• [EXTRACT PROVIDED]
Viral News: As many as 150 million Americans have been fully vaccinated against Covid-19, but the US will fall short of President Biden’s goal of vaccinating 70 percent of adults by the 4th of July, the White House admits.
Seventy percent of Americans age 30 and up have already received at least one shot. And a total of at least 177.3 million people have had a shot.
As of this morning, 602,465 Americans are dead of Covid-19. The people dying are “overwhelmingly” unvaccinated, Dr. Anthony Fauci told CNN’s Jake Tapper. He said, “The thing that’s so painful, Jake, as a physician, a scientist and a public health person that I am, is that that’s entirely avoidable.”
Get a Lawyer: New York prosecutors are climbing the rungs of the Trump organization toward a possible indictment of the former President.
They have advised Trump’s former bodyguard Matthew Calamari, who’s now the chief operating officer, his son Matthew Jr., the current chief of security, that they should get their own lawyers outside the Trump organization. The Calamaris are suspected of not reporting benefits of employment on their income taxes, including housing and cars.
The focus of the investigation is on the suspicion that Trump lied about the value of his properties to get loans and lower taxes. Matthew Calamari is suspected of knowing something about that, as is Trump’s chief financial officer, Allen Weisselberg, who is reported to be uncooperative with investigators.

• [STORED DATA]
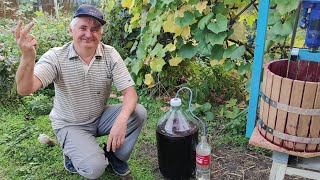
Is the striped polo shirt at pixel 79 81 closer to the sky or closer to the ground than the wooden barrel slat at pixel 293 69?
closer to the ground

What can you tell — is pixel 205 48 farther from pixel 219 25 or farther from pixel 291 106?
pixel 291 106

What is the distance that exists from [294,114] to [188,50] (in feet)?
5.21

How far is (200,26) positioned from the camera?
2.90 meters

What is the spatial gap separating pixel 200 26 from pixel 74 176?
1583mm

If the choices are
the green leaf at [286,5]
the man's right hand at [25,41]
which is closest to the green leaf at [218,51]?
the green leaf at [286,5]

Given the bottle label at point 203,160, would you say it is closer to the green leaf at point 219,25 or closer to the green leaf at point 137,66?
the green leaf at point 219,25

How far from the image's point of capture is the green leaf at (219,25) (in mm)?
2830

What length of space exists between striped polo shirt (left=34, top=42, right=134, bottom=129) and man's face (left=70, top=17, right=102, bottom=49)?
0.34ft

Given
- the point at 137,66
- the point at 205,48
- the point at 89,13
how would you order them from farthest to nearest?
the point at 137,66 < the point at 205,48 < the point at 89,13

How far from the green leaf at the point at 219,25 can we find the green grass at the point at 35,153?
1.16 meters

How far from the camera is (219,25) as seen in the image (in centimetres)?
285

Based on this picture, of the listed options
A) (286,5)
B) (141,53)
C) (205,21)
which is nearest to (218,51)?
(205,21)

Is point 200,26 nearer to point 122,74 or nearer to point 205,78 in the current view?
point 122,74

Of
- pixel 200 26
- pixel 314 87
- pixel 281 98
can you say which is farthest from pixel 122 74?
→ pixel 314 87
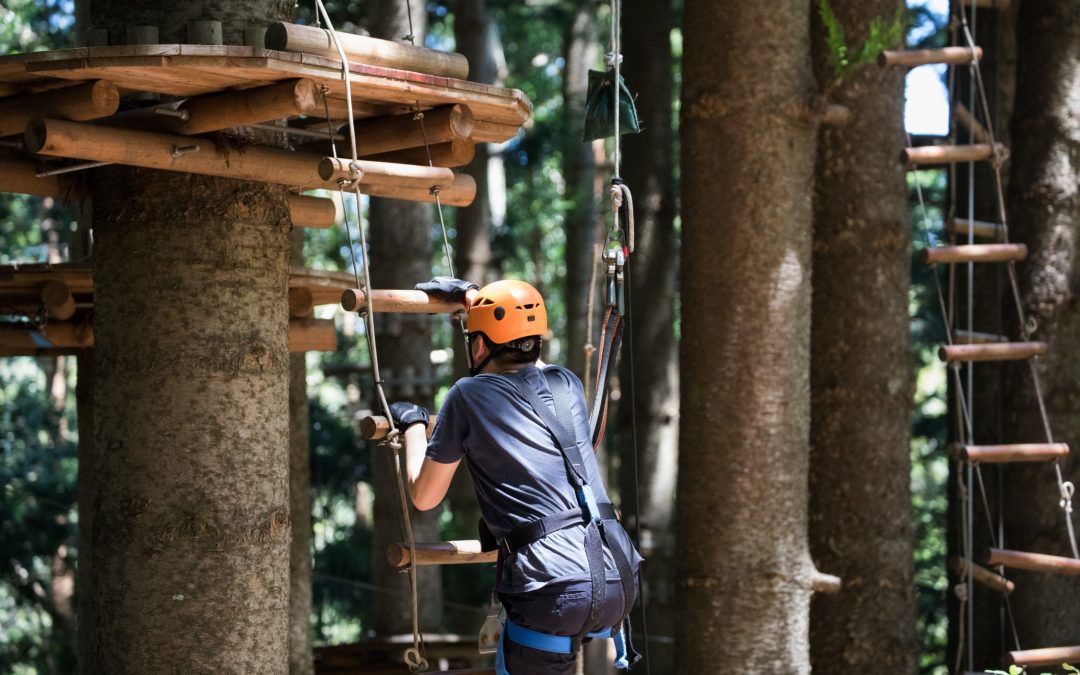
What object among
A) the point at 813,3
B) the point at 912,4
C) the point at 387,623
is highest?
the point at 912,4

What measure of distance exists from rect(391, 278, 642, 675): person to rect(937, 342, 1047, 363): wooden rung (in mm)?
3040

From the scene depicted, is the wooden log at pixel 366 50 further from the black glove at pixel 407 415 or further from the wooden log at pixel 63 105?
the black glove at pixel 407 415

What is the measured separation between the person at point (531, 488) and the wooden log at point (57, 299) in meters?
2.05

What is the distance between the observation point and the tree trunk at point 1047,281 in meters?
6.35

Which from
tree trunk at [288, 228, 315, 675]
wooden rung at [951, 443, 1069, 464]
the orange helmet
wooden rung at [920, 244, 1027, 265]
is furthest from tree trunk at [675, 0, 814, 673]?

• [EXERCISE PROMPT]
Reproduce word for word the passage of the news roundup starting at "Get a Lawyer: New" and ending at "uncooperative with investigators.". The material plays no role in this assignment.

• [EXERCISE OUTPUT]
Get a Lawyer: New York prosecutors are climbing the rungs of the Trump organization toward a possible indictment of the former President.
They have advised Trump’s former bodyguard Matthew Calamari, who’s now the chief operating officer, his son Matthew Jr., the current chief of security, that they should get their own lawyers outside the Trump organization. The Calamaris are suspected of not reporting benefits of employment on their income taxes, including housing and cars.
The focus of the investigation is on the suspicion that Trump lied about the value of his properties to get loans and lower taxes. Matthew Calamari is suspected of knowing something about that, as is Trump’s chief financial officer, Allen Weisselberg, who is reported to be uncooperative with investigators.